→ Assignment
Could you restate every entry word for word, minus the pictures?

(Records from a data source)
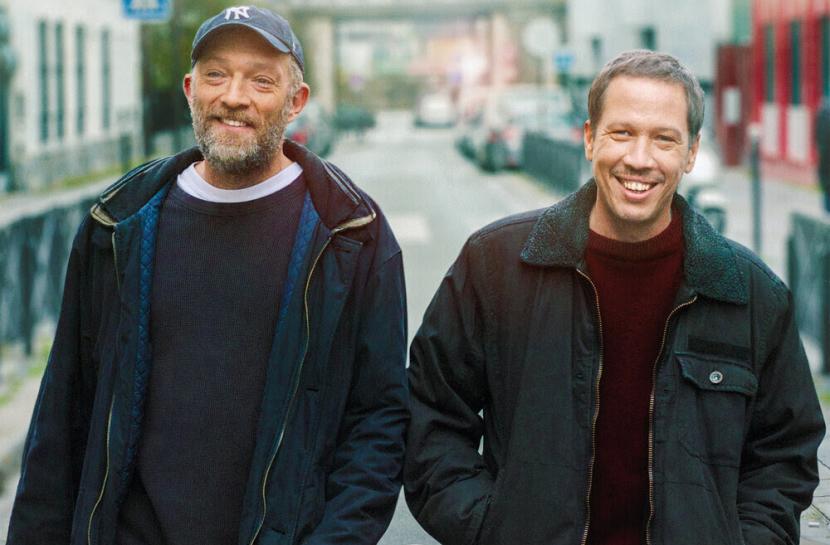 Foto de dois homens andando em uma rua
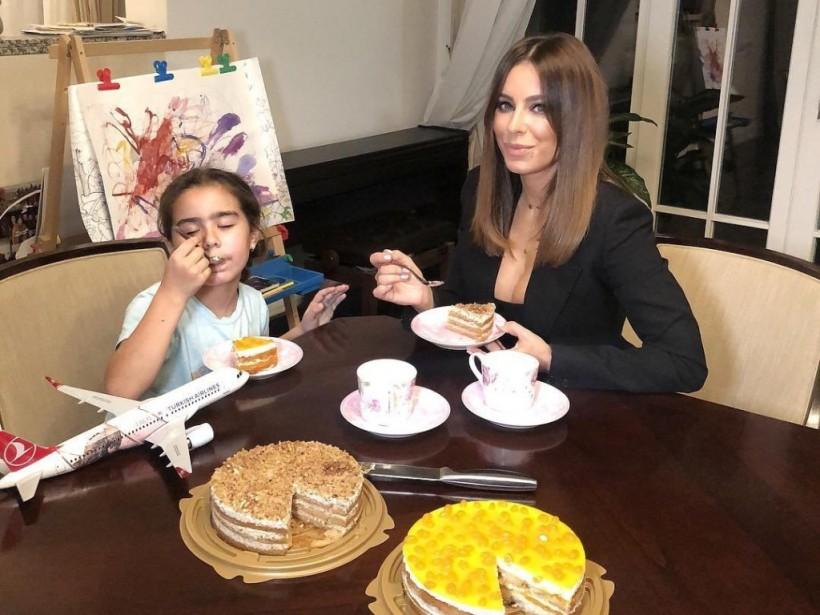 «Зарабатывает на ребенке!»: Ани Лорак заставляет дочь сниматься в рекламе – соцсети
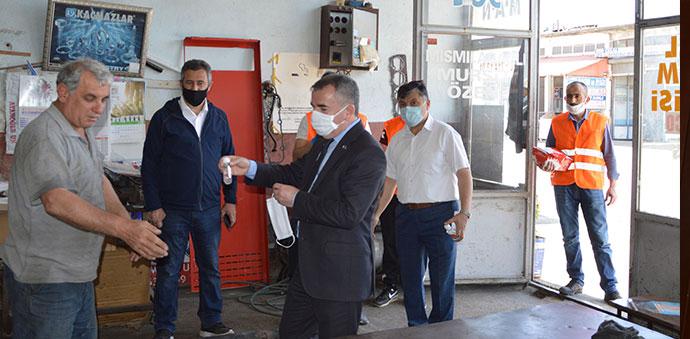 Havza Belediyesi Sanayi Sitelerinde El Dezenfektanı Ve Maske Dağıttı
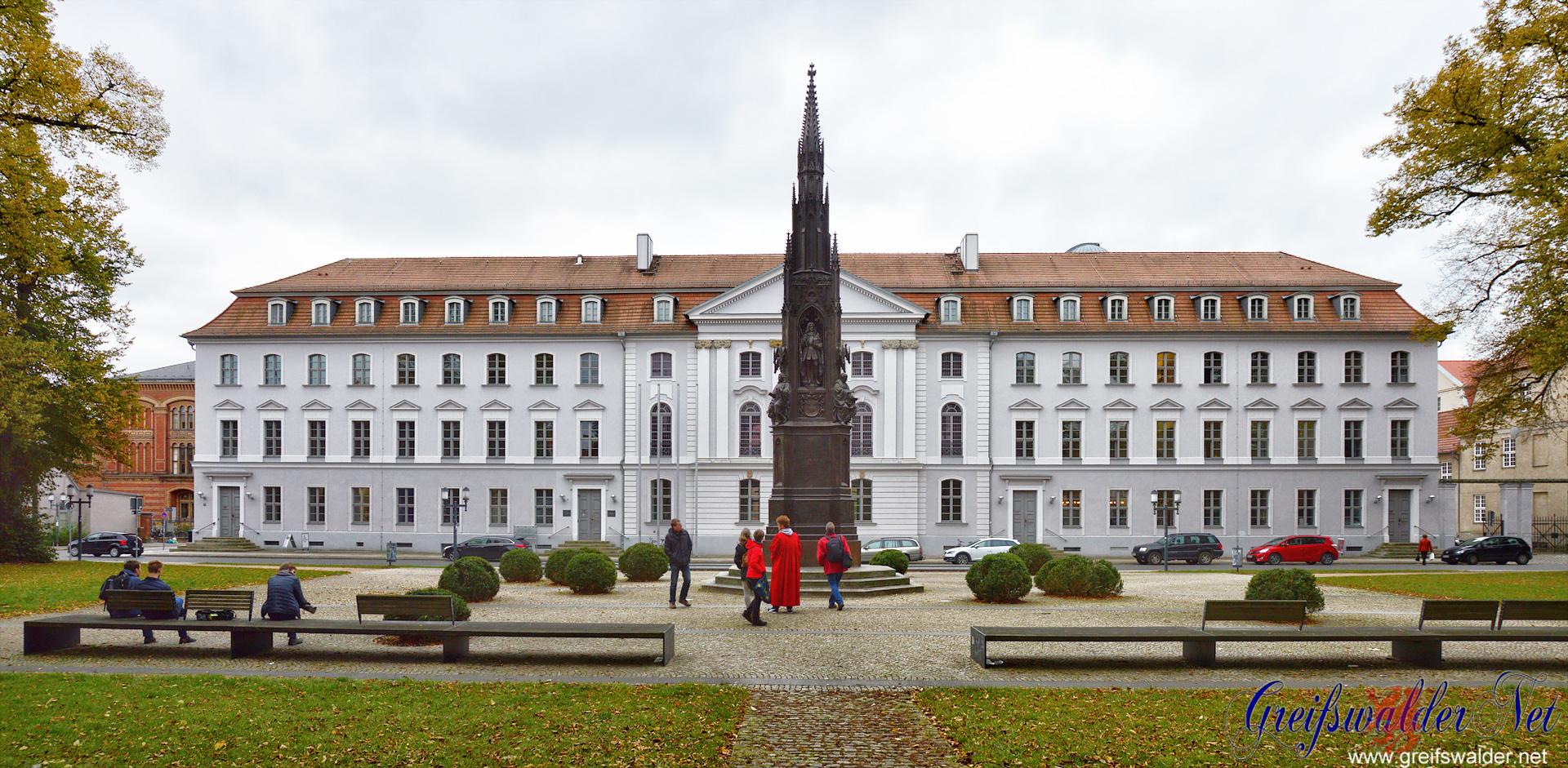 Rubenow-Denkmal vor dem Hauptgebäude der Universität Greifswald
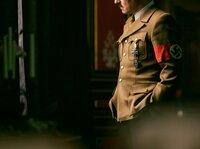 Am 30. Januar 1933 wird Adolf Hitler zum Reichskanzler ernannt. Nur 18 Monate später ist Deutschland eine Diktatur.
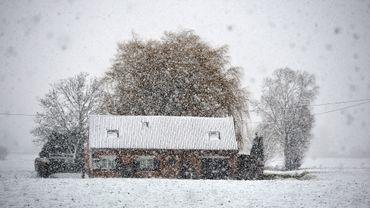 Quand il neige et qu'il gèle, le secteur de la construction est bloqué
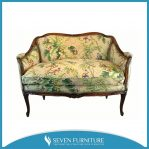 Sofa Motif Unik
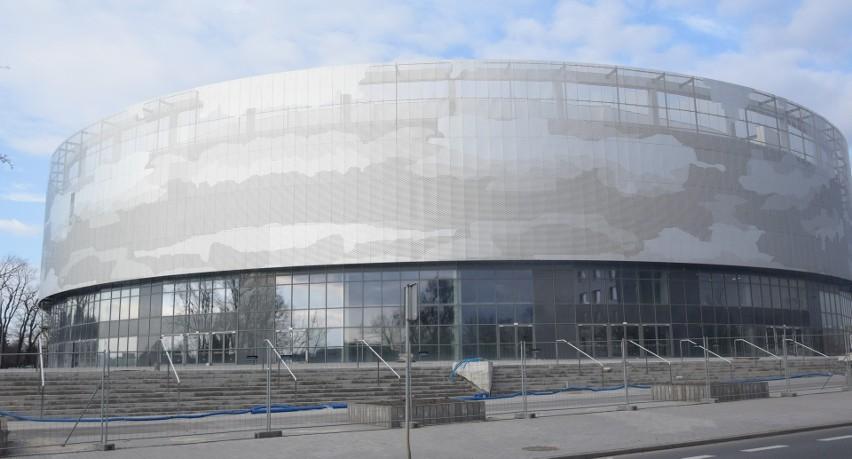 30 czerwca minął termin oddania do użytku nowej hali...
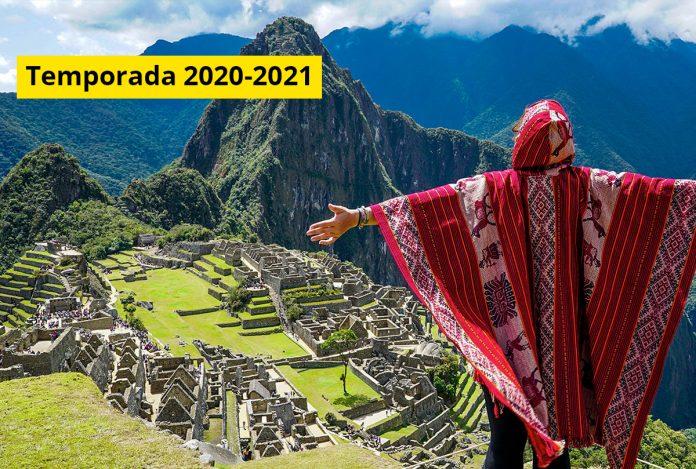 Viajero observando ruinas arqueológicas de Machu Picchu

→ Reply
 Foto de dois homens andando em uma rua
 «Зарабатывает на ребенке!»: Ани Лорак заставляет дочь сниматься в рекламе – соцсети
 Havza Belediyesi Sanayi Sitelerinde El Dezenfektanı Ve Maske Dağıttı
 Rubenow-Denkmal vor dem Hauptgebäude der Universität Greifswald
 Am 30. Januar 1933 wird Adolf Hitler zum Reichskanzler ernannt. Nur 18 Monate später ist Deutschland eine Diktatur.
 Quand il neige et qu'il gèle, le secteur de la construction est bloqué
 Sofa Motif Unik
 30 czerwca minął termin oddania do użytku nowej hali...
 Viajero observando ruinas arqueológicas de Machu Picchu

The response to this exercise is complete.